Royal Bank to Emphasize Indirect Auto Lending

Royal Bank of Canada has built an indirect auto lending business, with expectations of expanding it 300% in the next five years.

For the past year and a half it has been building a dealer network and refining a business model that it believes would protect it against an anticipated slowing of auto loans granted through bank branches.

Royal Bank officials are predicting Canadian consumers will begin acting more like U.S. borrowers, who tend to get auto loans directly through the lending divisions of the major automobile companies. These so-called "captive" lenders account for the vast majority of the $325 billion U.S. auto loan market.

"We see one-stop shopping for the car and the financing" coming to Canada, said Alberta G. Cefis, vice president of personal credit services at the $166 billion-asset bank, which has announced a deal to merge with Bank of Montreal.

"We have to be where the consumer wants to be, or we risk losing our entire auto portfolio," she added.

Royal Bank has installed CreditRevue software from Credit Management Solutions Inc. of Columbia, Md., to support its indirect lending unit.

It decided to install CreditRevue rather than develop its own system, which would have "taken substantially longer, cost more, and would not have been based on a proven technology and platform," said Ms. Cefis.

CreditRevue receives faxed loan applications from dealerships and makes decisions on applicants' creditworthiness in two hours or less.

Ms. Cefis estimated that workers in the bank's dealer finance center would be able to handle many more applications a day with CreditRevue-50 to 100, as opposed to eight to 12 applications without it.

CreditRevue also categorizes loans by risk and adjusts interest rates according to creditworthiness.

"It used to be that you either made the loan at 8% or you didn't," said Nancy Weil, senior vice president of marketing at Credit Management. "Today banks need tiered percentages-it might be 8%, 8.5%, or 9%-depending upon which credit category you fit into."

Royal Bank chose not to use Credit Management's CreditConnection network, which lets dealers send loan applications to the bank electronically via terminals.

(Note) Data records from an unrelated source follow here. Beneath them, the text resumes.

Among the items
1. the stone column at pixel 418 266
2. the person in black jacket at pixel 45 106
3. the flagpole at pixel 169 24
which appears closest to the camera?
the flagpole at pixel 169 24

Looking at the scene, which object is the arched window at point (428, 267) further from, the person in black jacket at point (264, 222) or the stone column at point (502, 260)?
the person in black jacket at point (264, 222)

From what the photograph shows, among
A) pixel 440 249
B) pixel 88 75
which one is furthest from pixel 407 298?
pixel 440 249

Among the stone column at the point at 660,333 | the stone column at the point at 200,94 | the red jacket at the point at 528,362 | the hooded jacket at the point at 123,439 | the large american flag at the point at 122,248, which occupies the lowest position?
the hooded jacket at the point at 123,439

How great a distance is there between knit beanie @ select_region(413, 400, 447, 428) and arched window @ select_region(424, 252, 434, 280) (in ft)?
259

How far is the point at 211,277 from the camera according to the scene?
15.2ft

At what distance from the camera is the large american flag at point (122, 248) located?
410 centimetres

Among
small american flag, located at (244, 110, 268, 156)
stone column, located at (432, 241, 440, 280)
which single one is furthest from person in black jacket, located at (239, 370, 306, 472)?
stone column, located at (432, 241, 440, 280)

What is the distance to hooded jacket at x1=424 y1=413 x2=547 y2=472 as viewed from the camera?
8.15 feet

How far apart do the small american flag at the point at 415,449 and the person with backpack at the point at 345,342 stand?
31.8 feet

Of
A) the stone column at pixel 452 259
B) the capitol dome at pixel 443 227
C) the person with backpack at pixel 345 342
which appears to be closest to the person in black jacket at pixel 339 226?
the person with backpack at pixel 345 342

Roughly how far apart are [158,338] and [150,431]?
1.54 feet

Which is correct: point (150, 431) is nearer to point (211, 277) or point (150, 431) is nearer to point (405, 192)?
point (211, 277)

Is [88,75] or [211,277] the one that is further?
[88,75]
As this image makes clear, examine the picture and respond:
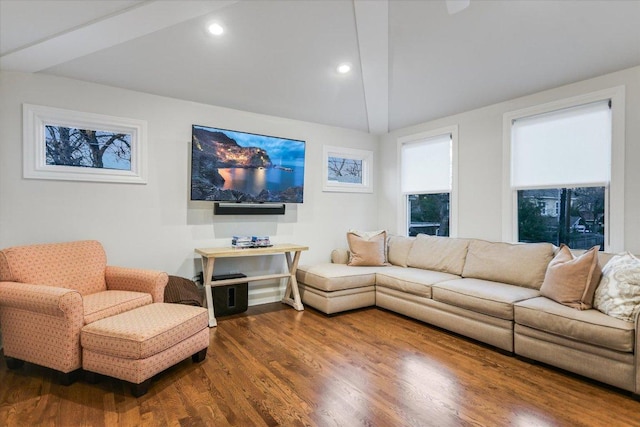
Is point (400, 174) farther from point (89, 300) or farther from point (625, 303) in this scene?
point (89, 300)

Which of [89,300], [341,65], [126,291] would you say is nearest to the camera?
[89,300]

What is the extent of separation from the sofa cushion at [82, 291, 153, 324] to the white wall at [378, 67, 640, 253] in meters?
3.60

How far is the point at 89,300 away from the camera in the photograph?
8.39ft

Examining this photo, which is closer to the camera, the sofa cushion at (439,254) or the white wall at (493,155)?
the white wall at (493,155)

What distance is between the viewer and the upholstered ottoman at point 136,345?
2.06m

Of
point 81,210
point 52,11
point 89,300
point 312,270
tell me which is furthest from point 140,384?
point 52,11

The bank has also chosen not to publicize its Web site for auto lending, given its belief that customers are buying loans increasingly from dealerships, not from banks.

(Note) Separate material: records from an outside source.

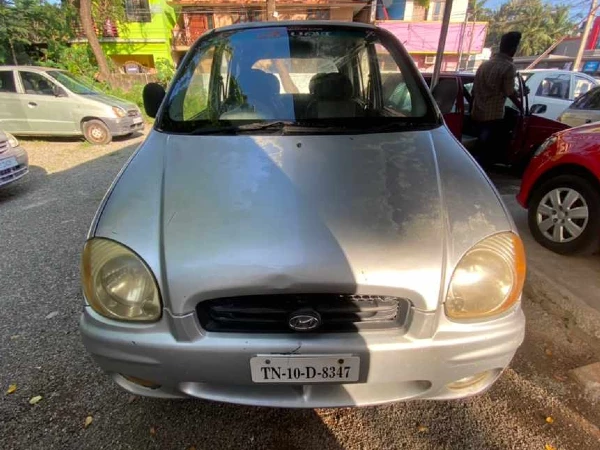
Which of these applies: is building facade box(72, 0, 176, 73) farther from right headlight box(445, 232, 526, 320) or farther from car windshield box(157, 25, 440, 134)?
right headlight box(445, 232, 526, 320)

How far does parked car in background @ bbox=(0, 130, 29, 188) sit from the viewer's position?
183 inches

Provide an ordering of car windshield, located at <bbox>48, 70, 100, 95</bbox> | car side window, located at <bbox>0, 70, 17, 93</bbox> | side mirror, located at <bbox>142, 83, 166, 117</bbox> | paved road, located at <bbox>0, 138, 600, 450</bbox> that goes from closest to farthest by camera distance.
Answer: paved road, located at <bbox>0, 138, 600, 450</bbox>, side mirror, located at <bbox>142, 83, 166, 117</bbox>, car side window, located at <bbox>0, 70, 17, 93</bbox>, car windshield, located at <bbox>48, 70, 100, 95</bbox>

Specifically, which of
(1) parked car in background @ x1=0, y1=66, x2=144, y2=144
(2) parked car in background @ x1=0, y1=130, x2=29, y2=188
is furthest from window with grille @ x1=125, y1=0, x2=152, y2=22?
(2) parked car in background @ x1=0, y1=130, x2=29, y2=188

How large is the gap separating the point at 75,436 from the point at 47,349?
2.46 ft

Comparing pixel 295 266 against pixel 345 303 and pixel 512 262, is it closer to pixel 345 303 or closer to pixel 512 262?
pixel 345 303

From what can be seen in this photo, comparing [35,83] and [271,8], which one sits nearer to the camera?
[35,83]

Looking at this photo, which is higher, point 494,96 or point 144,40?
point 144,40

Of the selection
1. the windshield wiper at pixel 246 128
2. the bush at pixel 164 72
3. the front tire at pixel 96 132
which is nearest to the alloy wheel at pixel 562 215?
the windshield wiper at pixel 246 128

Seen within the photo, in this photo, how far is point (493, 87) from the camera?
15.2ft

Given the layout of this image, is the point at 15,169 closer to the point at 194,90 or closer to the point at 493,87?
the point at 194,90

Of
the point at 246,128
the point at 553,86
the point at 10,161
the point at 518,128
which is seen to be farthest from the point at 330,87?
the point at 553,86

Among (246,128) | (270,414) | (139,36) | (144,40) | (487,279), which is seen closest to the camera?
(487,279)

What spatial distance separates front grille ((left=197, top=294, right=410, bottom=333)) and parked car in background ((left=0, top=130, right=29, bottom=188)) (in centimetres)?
482

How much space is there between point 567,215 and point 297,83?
2.44 m
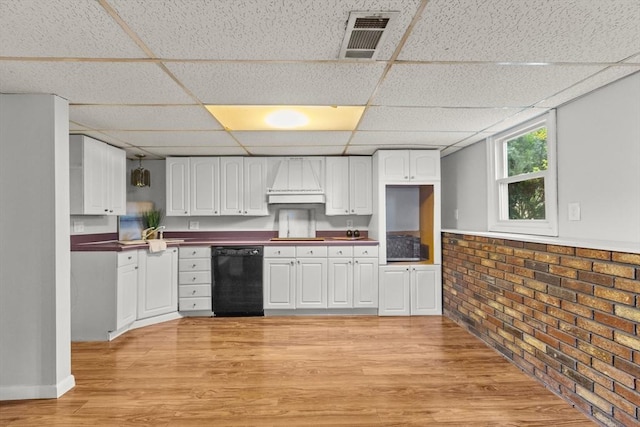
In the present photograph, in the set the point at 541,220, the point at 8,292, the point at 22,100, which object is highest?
the point at 22,100

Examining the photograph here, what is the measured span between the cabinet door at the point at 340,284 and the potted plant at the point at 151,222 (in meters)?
2.40

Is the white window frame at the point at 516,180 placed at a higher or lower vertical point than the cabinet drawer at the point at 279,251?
higher

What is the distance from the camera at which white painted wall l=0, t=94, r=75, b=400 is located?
251cm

Other banks' attempts to generate auto loans through the Internet have fallen flat. After less than one year of operation, International Business Machines Corp. stopped supporting Auto Loan Exchange, a system for originating auto loans on the Internet that it had installed at Chase Manhattan Corp. and other financial institutions.

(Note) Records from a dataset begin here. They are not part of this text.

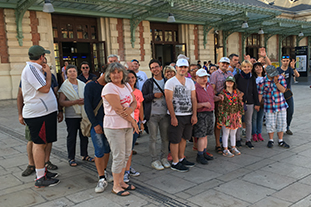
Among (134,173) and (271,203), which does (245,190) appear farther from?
(134,173)

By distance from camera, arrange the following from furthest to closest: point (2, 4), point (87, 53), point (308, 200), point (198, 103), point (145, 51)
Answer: point (87, 53), point (145, 51), point (2, 4), point (198, 103), point (308, 200)

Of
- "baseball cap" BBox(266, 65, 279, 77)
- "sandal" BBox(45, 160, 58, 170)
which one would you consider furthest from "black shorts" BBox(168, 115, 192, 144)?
"baseball cap" BBox(266, 65, 279, 77)

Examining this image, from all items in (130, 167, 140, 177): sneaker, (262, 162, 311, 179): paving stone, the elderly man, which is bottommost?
(262, 162, 311, 179): paving stone

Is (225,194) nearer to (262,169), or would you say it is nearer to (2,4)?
(262,169)

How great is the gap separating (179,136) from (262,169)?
138 cm

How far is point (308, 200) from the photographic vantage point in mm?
3061

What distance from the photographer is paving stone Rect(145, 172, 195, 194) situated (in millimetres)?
3539

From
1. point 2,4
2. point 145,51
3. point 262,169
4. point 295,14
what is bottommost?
point 262,169

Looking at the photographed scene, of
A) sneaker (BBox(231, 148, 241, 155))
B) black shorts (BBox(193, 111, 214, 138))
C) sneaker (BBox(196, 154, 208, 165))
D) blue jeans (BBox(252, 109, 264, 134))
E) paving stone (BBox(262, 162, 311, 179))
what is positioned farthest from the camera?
blue jeans (BBox(252, 109, 264, 134))

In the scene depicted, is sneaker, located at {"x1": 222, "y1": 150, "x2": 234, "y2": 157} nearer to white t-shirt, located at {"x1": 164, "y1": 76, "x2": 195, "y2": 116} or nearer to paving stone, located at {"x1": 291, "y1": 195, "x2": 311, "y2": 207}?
white t-shirt, located at {"x1": 164, "y1": 76, "x2": 195, "y2": 116}

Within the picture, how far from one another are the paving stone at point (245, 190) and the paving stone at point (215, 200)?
0.10 m

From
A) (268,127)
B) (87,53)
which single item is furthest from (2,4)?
(268,127)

"We didn't see the customer demand from the dealers," said IBM spokeswoman Laura Keeton. "They didn't have any interest in paying for the technology."

Other CreditRevue customers include BankAmerica Corp., Banc One Corp., Comerica Inc., NationsBank Corp., Wachovia Corp., Wells Fargo & Co., Associates First Capital Corp., WFS Financial Inc., Nissan Motors Acceptance Corp., and General Motors' GMAC Corp.